OP I do sympathise with you as I had very similar with my daughter and probably worse. Its so hard to handle the situation without pushing her away and towards the boyfriend even more . All I can say only pick the really important fights such a rudeness and antisocial behaviour within the family. Make sure she knows she is loved and wanted ( not always easy when they are being vile) and you do not want her to leave home . Forget housework, size of room etc . That's just adding to the stress. I am afraid it is fairly normal behaviour at this age and although it's currently hard to believe it will pass! Once she leaves college, goes to work and makes new friends the boyfriend will probably be history, if not you are going to have to bite your lip and make him welcome in your home . Remember forbidden fruit is always the most inviting!
My daughter eventually rounded the corner and has turned into a wonderful woman.
Just keep on letting her know how much you all love her . Good luck 💐

AmIEnough · 15/12/2024 07:32

I really feel for you here but in all honesty ( and I hate to say this) I feel you are pushing her away by trying to do the opposite in that you are clinging onto her for dear life! The phrase “”if you love them, set them free“ is absolutely right. I think you’ll find this is the reason she spends time with her father but chooses not to be at your home quite so much. I wouldn’t expect her to do housework if she’s only there for a few days each fortnight.
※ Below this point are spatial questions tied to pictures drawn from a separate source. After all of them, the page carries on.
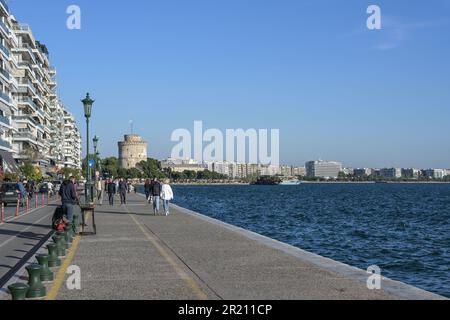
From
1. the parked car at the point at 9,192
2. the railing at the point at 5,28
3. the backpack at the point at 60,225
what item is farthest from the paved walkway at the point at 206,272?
the railing at the point at 5,28

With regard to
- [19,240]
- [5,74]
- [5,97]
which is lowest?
[19,240]

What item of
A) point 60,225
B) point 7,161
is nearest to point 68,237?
point 60,225

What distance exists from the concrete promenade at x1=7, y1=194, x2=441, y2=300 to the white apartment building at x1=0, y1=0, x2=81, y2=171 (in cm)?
4913

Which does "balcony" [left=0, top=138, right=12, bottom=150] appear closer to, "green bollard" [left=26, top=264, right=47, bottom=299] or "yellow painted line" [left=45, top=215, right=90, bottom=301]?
"yellow painted line" [left=45, top=215, right=90, bottom=301]

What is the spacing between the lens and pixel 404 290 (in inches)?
373

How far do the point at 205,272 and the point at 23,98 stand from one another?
80752mm

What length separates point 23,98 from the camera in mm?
86688

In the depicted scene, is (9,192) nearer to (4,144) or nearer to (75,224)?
(75,224)

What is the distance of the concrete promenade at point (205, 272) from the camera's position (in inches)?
360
How long has she been with the boyfriend? You might find a it’ll fizzle out in a few months. I would perhaps give it another four or five months and then swap the rooms around so that she has a smaller bedroom. I don’t think she’s doing anything wrong, but I think possibly feels you are a threat to her relationship with her boyfriend hence she is keeping you at arm’s length. I realise it must feel very hurtful, but I think by giving her a little more freedom and relaxing into the situation you might find she comes back to you of her own free will and it will certainly help your emotional well-being. My 17-year-old daughter has a boyfriend who for several months stayed here pretty much most of the week. They now split their time a little more evenly between here and the boyfriend’s house although they do tend to be here a little more of the time. My situation might be different because I absolutely adore her boyfriend and I’ve met his family. His parents are lovely people and perhaps this might be the route to take. Maybe you need to show her that you are absolutely embracing the situation and perhaps invite the parents around for coffee. You might find this breaks the ice and makes things a little easier on you all. I wish you all the best.